The government said woodlands are facing “unprecedented challenges” from the impacts of climate change and an increased risk of tree disease and pests – including ips beetles, Dutch elm disease and ash dieback.
“These kinds of diseases threaten valuable habitats for thousands of species of wildlife,” it said.
“This funding will support vital research into ways to mitigate and prevent these impacts, helping to protect woodlands and plant more trees in the long term.”
The new Forest Research programme is set to back 30 projects and work with 27 partner organisations.
Projects set to benefit from the funding include:
- Studying the complex networks of soil nutrients and plant roots to see how they help boost woodlands;
- Work to better understand how tree seeds can fall naturally and plant themselves;
- Developing our understanding of how drought is impacting tree growth;
- Looking at the social and economic benefits of woodland creation and expansion;
- Examining the barriers to agroforestry, where trees and agricultural crops grow on the same piece of land.

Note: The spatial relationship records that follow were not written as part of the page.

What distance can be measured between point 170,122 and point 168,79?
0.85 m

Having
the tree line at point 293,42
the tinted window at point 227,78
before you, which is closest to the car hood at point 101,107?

Forestry Minister Rebecca Pow said: “Not only do we need to plant trees, for tomorrow, we also need to support their long-term protection from the host of threats they face due a changing climate.”
Forestry Commission chair, Sir William Worsley, said:
“Trees can only help mitigate the impact of a changing climate if they are resilient to those challenges themselves.
“Forest Research will be vital to supporting tree planting activity through building the evidence base to inform and improve our management of trees and selection of resilient species for the future to increase woodland cover for future generations.”